WHAT THIS EXERCISE ASKS >>
1. In the album review, which song is called the big hit?
2. List every track from the album that the album review names.
3. Reproduce the passage of the album review starting with "But god dammit" and going on through "side of Halloween.".

QUOTED TEXT >>
But god dammit I like this album. Maybe it's because the groove is catchy enough to overcome the fact it's a simple riff structure. Maybe it's the artificial percussion sound (I know he's real, tell it to the producer) insistence in driving like an out of control Ferrari with a great paint job. Maybe the camp in the subject matter works since its Zombie's admitted love of the Saturday morning matinee creature feature. Hell, maybe it's because I've seen the man live and the eye candy was just too much fun. Bonus points for Nazi-cheerleader dancers live. I don't know. I just love this thing and it's a fun trip through the fun side of Halloween.

"Dragula" was the big hit and a wonderful combination of heavy groove filled bedlam ripping throats apart. There is a lot of style over substance here, but the ambience that wins, for instance the radio set bad while you work in the garage "How to Make A Monster" is endearing, those tricks adding tons of gravitas to an album. Although the songs that pound, pound mightily and are great. "Spookshow Baby" is a top notch combination of atmosphere and rocking. But my favorite would have to be "Superbeast", with it's ridiculously over the top White Zombie meets neon-signed "Night of the Living Dead" meets the Industrial Revolution bulldozer rollercoaster ride of bombast.

DATA SECTION >>
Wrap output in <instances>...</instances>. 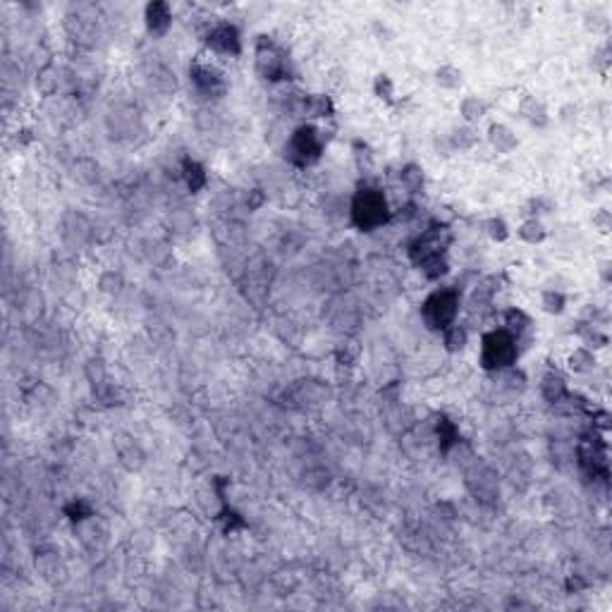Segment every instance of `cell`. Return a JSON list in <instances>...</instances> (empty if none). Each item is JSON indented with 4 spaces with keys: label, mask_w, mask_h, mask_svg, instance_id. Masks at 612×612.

THE RESPONSES >>
1. "Dragula"

2.
- "Dragula"
- "How to Make A Monster"
- "Spookshow Baby"
- "Superbeast"

3.
But god dammit I like this album. Maybe it's because the groove is catchy enough to overcome the fact it's a simple riff structure. Maybe it's the artificial percussion sound (I know he's real, tell it to the producer) insistence in driving like an out of control Ferrari with a great paint job. Maybe the camp in the subject matter works since its Zombie's admitted love of the Saturday morning matinee creature feature. Hell, maybe it's because I've seen the man live and the eye candy was just too much fun. Bonus points for Nazi-cheerleader dancers live. I don't know. I just love this thing and it's a fun trip through the fun side of Halloween.